Cytogenetic studies have revealed a frequent inactivation of p15(INK4b) and p16(INK4a) as a result of promoter hypermethylation (respectively, 11% and 44% of all PCDLBCLs)[85] and chromosomal imbalances in up to 85% of PCDLBCL, LT (mainly gains of chromosome 2q, 3, 7p, 12q, 18q and losses of 6q, 13,14,17p, 19).[9,84,86,87] Translocations of myc, BCL-6, and IgH genes have been demonstrated by fluorescence in situ hybridization in PCDLBCL, LT but not PCFCL.[88] One gene expression study has revealed an activated B-cell profile in PCDLBCL, LT.[65]
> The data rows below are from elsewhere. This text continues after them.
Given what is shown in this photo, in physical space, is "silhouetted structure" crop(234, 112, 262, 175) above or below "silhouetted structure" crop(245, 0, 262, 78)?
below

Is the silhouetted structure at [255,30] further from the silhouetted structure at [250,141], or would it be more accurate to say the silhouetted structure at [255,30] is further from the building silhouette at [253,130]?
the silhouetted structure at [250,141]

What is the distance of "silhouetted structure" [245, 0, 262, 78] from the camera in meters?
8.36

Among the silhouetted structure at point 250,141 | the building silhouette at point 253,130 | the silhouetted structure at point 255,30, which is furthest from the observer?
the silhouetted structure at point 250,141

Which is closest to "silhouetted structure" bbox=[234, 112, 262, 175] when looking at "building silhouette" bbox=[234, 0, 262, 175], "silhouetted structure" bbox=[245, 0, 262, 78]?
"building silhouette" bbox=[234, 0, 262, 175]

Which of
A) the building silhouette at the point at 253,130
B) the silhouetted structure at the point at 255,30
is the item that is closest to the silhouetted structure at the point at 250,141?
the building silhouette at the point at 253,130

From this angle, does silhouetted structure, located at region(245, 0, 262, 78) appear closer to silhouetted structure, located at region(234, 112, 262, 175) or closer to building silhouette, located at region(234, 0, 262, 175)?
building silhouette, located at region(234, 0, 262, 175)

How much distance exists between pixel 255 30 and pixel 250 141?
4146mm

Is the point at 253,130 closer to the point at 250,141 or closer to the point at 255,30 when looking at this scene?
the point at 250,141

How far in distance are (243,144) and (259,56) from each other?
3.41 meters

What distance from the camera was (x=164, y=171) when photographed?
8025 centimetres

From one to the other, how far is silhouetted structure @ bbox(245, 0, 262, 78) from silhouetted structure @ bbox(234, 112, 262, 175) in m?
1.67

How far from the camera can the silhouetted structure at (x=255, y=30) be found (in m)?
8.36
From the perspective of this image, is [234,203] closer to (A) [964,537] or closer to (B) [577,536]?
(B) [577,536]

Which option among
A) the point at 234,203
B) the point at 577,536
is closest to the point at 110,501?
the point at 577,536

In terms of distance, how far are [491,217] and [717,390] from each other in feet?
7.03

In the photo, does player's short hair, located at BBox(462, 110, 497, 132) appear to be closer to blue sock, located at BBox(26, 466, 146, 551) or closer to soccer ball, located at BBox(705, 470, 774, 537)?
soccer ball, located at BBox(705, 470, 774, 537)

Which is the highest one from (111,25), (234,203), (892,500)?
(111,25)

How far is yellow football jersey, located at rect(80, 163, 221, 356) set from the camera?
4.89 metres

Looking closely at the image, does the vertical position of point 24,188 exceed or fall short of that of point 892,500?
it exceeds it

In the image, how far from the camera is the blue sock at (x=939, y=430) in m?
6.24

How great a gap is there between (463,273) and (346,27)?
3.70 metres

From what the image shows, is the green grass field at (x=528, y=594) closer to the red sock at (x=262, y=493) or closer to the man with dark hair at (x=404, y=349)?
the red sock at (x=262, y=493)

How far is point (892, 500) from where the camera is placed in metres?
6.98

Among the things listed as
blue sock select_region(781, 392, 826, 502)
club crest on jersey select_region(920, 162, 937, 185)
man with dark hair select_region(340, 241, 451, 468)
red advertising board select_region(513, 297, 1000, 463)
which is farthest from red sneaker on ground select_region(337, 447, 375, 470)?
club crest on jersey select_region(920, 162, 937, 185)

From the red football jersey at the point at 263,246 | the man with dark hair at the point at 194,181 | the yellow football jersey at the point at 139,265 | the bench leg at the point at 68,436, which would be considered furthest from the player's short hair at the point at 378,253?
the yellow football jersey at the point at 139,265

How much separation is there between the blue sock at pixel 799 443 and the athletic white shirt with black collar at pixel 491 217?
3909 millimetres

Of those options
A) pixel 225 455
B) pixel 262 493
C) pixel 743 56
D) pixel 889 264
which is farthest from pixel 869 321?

Prognosis and prognostic factor
The prognosis of PCDLBCL, LT is poor and characterized by frequent relapses and extracutaneous spreading. The 5-year survival rate is 40%–55%.[55,79,81] Higher survival rates have been reported by Zinzani et al.[70] and Kodama et al.[76] (61.7%). A location on the leg is a well-known negative prognostic factor, characterizing PCDLBCL, LT[19,79,83,106] and, in addition, a large multicenter French study found that multiple skin lesions were also negative prognostic factors.[81] The presence of round cell morphology also correlates with a short survival.[19] Other factors that have been reported to be linked to a worse prognosis are the high expression of MUM1 and FOX-P1, and, as in other aggressive lymphomas, deletion of the CDKN2A locus on chromosome 9p21.[71,76] Expression of BCL-2, associated with a reduced survival in the past, does not seem to have any prognostic role.[76,77]
Therapy
Given Table 4 the poor prognosis, old age at onset, frequent relapses, and extracutaneous spread of PCDLBCL, LT, it is often managed as a systemic lymphoma depending on its staging and location, number of skin lesions, and general status of the patient. The EORTC and ISCL consensus recommendations[44] indicate immunochemotherapy with R-CHOP with or without involved-field radiotherapy as the first-line therapy for single, localized, or generalized lesions. The use of local radiotherapy or rituximab as a single agent can be considered in particular cases. In relapsed cases, the use of protocols for relapsed systemic DLBCLs is recommended. Paulli et al.[77] have reported autologous stem cell transplant as standard of care. Oral lenalidomide monotherapy has demonstrated significant clinical activity but is still under evaluation as there are new monoclonal antibodies and tyrosine kinase inhibitors.[77,107]
Primary Cutaneous Diffuse Large B-cell Lymphoma, Other
Introduction
The term PCDLBCL, other, encompasses all cases of CBCL with diffuse infiltration composed of large cells not adaptable in the histopathological criteria for DLBCL, LT. It seems a very rare entity, poorly characterized that shares few cytological features with DLBCL-LT, namely, an infiltrate composed of centroblastic roundish cells and a strong BCL-2 positivity. Neoplastic cells express BCL-6 in all cases described MUM-1+ in 67% and FOX-P1 in 50%. In addition, this large cell infiltrate can be admixed with small lymphocytes. Inside the definition of PCDLBL, others are also included cases with different and even rare morphological variants such as anaplastic, plasmablastic, or T-cell/histiocyte-rich B-cell lymphoma,[9,89] Epstein–Barr virus-positive DLBCL of the elderly, and intravascular lymphoma.[90,91]
Principal entities and their clinical and histopathological features are resumed in Tables 1–4.
Table 1.
Financial support and sponsorship
Nil.
Conflicts of interest
There are no conflicts of interest.
What is new?
Through a review of the available literature, we have highlighted the unique clinical and histological characteristics of the main CBCL, we have underlined their prognosis and we have summarized the diagnostic approach and the therapeutic management.